DIRECTIONS
Copy out all of the records below word for word, leaving the pictures out.

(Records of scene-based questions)
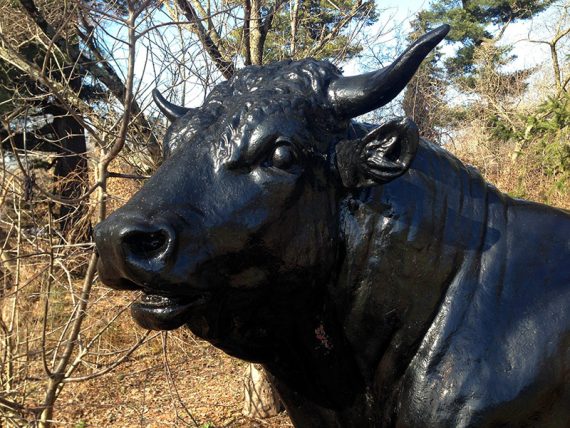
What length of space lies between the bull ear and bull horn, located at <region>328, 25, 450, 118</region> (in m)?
0.08

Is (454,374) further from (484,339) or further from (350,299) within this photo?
(350,299)

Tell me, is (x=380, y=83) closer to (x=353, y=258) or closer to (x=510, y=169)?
(x=353, y=258)

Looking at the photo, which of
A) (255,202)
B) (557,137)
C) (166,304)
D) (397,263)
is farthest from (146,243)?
(557,137)

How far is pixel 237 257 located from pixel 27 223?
191 inches

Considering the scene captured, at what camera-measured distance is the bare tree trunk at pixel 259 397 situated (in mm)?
6469

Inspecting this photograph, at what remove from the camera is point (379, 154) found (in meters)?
1.50

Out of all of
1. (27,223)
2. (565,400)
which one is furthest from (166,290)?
(27,223)

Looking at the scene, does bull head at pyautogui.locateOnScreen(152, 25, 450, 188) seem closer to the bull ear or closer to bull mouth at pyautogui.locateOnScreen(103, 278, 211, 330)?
the bull ear

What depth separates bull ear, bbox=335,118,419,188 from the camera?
147 cm

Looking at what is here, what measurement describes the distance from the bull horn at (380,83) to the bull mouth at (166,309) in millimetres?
624

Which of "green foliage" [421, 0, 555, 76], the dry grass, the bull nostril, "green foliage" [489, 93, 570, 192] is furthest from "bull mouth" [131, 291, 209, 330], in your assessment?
"green foliage" [421, 0, 555, 76]

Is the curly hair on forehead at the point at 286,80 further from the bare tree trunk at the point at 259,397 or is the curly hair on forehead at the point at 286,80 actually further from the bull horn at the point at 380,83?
the bare tree trunk at the point at 259,397

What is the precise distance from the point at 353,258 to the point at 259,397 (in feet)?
17.5

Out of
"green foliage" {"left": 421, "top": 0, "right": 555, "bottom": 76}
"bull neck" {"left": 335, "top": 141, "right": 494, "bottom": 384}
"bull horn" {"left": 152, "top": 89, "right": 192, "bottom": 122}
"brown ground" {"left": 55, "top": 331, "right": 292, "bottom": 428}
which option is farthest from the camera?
"green foliage" {"left": 421, "top": 0, "right": 555, "bottom": 76}
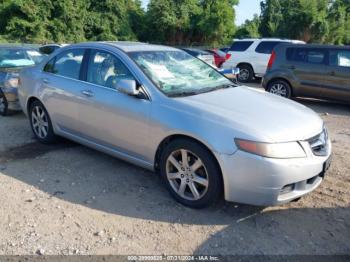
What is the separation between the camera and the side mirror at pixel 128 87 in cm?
395

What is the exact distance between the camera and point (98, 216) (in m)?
3.66

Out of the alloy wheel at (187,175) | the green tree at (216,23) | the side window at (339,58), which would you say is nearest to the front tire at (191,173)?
the alloy wheel at (187,175)

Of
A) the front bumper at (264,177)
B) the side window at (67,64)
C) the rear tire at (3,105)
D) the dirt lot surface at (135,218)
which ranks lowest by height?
the dirt lot surface at (135,218)

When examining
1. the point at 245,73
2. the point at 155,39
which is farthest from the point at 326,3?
the point at 245,73

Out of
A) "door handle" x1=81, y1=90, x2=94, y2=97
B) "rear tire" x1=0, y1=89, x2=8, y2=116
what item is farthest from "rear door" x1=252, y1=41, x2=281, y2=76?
"door handle" x1=81, y1=90, x2=94, y2=97

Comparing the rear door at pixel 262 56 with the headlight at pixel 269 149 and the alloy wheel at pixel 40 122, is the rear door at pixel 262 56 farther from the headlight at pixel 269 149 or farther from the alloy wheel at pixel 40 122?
the headlight at pixel 269 149

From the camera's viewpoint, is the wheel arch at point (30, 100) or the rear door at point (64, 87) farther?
the wheel arch at point (30, 100)

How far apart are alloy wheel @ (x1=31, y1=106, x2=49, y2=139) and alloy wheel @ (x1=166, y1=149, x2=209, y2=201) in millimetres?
2521

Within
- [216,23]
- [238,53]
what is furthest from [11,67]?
[216,23]

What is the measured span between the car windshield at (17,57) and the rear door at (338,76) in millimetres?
6970

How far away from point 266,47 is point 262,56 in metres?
0.38

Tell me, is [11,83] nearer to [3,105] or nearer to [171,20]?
[3,105]

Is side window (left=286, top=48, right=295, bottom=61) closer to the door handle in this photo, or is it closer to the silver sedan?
the silver sedan

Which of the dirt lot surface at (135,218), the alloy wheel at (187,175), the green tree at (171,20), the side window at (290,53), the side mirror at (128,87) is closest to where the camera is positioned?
the dirt lot surface at (135,218)
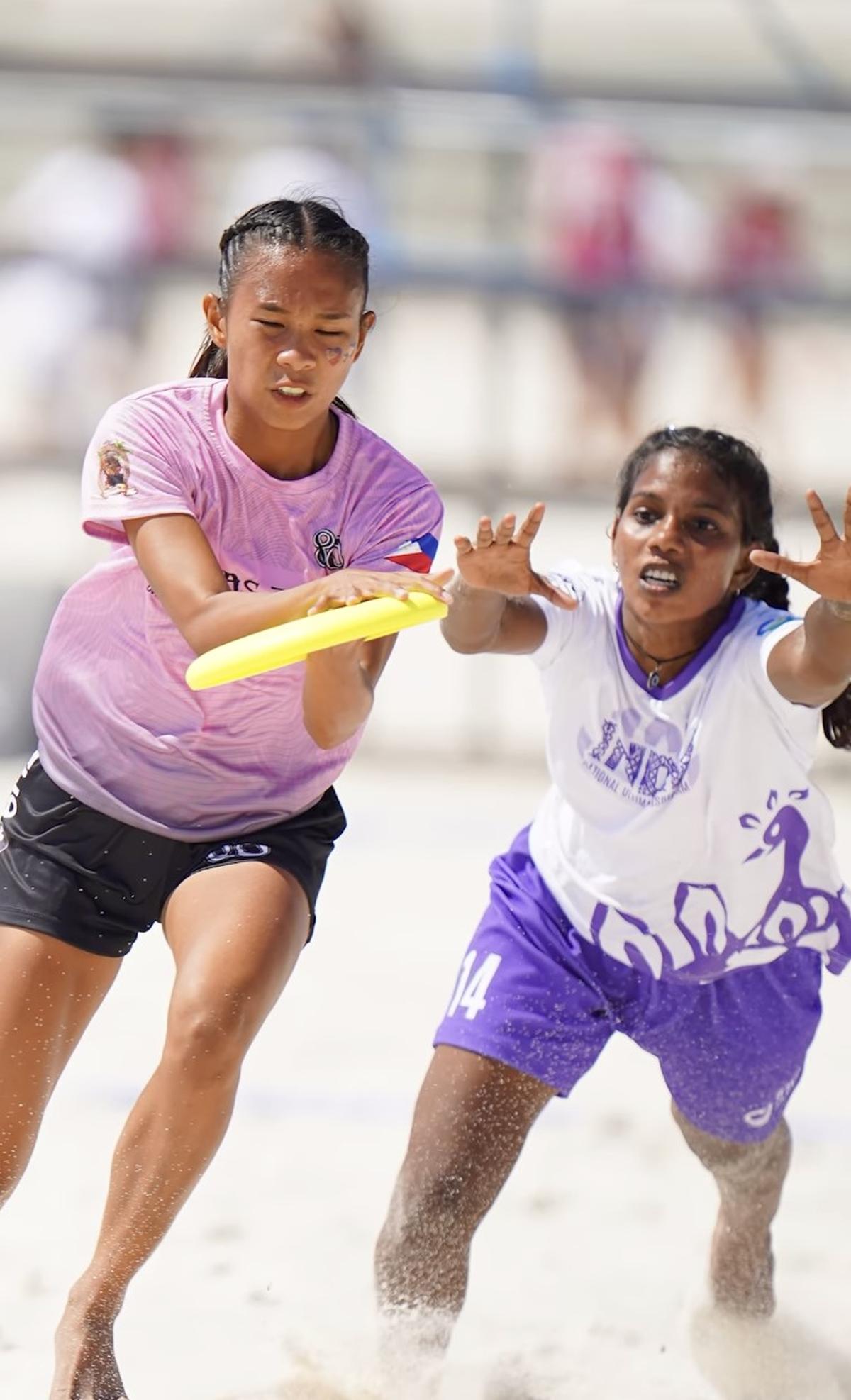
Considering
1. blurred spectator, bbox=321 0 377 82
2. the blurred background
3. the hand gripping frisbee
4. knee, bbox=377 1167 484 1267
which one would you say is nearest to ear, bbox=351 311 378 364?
the hand gripping frisbee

ANSWER TO THIS PROBLEM
What length of space lies between the bull ear and bull horn, located at <region>328, 25, 450, 118</region> (in m)?
0.08

Is (454,374) further from (484,339) or further from (350,299) within this photo?
(350,299)

Tell me, is (x=380, y=83) closer to (x=353, y=258) or closer to (x=510, y=169)?
(x=353, y=258)

Looking at the photo, which of
A) (255,202)
B) (557,137)
C) (166,304)
D) (397,263)
is farthest from (146,243)?
(557,137)

How far is pixel 237 257 located from pixel 27 223?
191 inches

Considering the scene captured, at what camera-measured distance is the bare tree trunk at pixel 259 397 situated (in mm)?
6469

Inspecting this photograph, at what remove from the camera is point (379, 154) found (in meters)?
1.50

Out of all of
1. (27,223)
2. (565,400)
which one is furthest from (166,290)?
(27,223)

Looking at the scene, does bull head at pyautogui.locateOnScreen(152, 25, 450, 188) seem closer to the bull ear or closer to bull mouth at pyautogui.locateOnScreen(103, 278, 211, 330)?
the bull ear

What depth separates bull ear, bbox=335,118,419,188 from the camera?
147 cm

Looking at what is here, what measurement describes the distance from the bull horn at (380,83) to the bull mouth at (166,309) in millimetres?
624

Which of "green foliage" [421, 0, 555, 76], the dry grass, the bull nostril, "green foliage" [489, 93, 570, 192] is furthest from "bull mouth" [131, 291, 209, 330], in your assessment?
"green foliage" [421, 0, 555, 76]

Is the curly hair on forehead at the point at 286,80 further from the bare tree trunk at the point at 259,397 or is the curly hair on forehead at the point at 286,80 actually further from the bull horn at the point at 380,83?
the bare tree trunk at the point at 259,397

What is the precise distance from the point at 353,258 to the point at 259,397 (in feet)?
17.5

Out of
"green foliage" {"left": 421, "top": 0, "right": 555, "bottom": 76}
"bull neck" {"left": 335, "top": 141, "right": 494, "bottom": 384}
"bull horn" {"left": 152, "top": 89, "right": 192, "bottom": 122}
"brown ground" {"left": 55, "top": 331, "right": 292, "bottom": 428}
which option is farthest from the camera?
"green foliage" {"left": 421, "top": 0, "right": 555, "bottom": 76}
What is the separation between the camera and the side mirror at pixel 128 87 in cm?
395

What is the exact distance between the camera and point (98, 216) (in m)?
3.66

Out of the alloy wheel at (187,175) | the green tree at (216,23) | the side window at (339,58), which would you say is nearest to the front tire at (191,173)?
the alloy wheel at (187,175)

Of
A) the front bumper at (264,177)
B) the side window at (67,64)
C) the rear tire at (3,105)
D) the dirt lot surface at (135,218)
which ranks lowest by height?
the dirt lot surface at (135,218)

When examining
1. the point at 245,73
2. the point at 155,39
which is farthest from the point at 326,3?
the point at 245,73

Out of
A) "door handle" x1=81, y1=90, x2=94, y2=97
B) "rear tire" x1=0, y1=89, x2=8, y2=116
what item is farthest from "rear door" x1=252, y1=41, x2=281, y2=76?
"door handle" x1=81, y1=90, x2=94, y2=97

Comparing the rear door at pixel 262 56 with the headlight at pixel 269 149 and the alloy wheel at pixel 40 122, is the rear door at pixel 262 56 farther from the headlight at pixel 269 149 or farther from the alloy wheel at pixel 40 122?
the headlight at pixel 269 149

From the camera's viewpoint, is the wheel arch at point (30, 100) or the rear door at point (64, 87) farther?
the wheel arch at point (30, 100)

How far apart are alloy wheel @ (x1=31, y1=106, x2=49, y2=139) and alloy wheel @ (x1=166, y1=149, x2=209, y2=201) in millimetres?
2521

Within
- [216,23]
- [238,53]
what is furthest from [11,67]?
[216,23]

What is the measured span between the car windshield at (17,57) and the rear door at (338,76) in millimetres?
6970

How far away from point 266,47 is point 262,56 in metres?
0.38

Tell me, is [11,83] nearer to [3,105] or nearer to [171,20]?
[3,105]

Is side window (left=286, top=48, right=295, bottom=61) closer to the door handle in this photo, or is it closer to the silver sedan?
the silver sedan

Which of the dirt lot surface at (135,218), the alloy wheel at (187,175), the green tree at (171,20), the side window at (290,53), the side mirror at (128,87) is closest to where the camera is positioned?
the dirt lot surface at (135,218)
Considering
1. blurred spectator, bbox=321 0 377 82
2. the blurred background
3. the hand gripping frisbee
4. knee, bbox=377 1167 484 1267
which one would you say is nearest to ear, bbox=351 311 378 364?
the hand gripping frisbee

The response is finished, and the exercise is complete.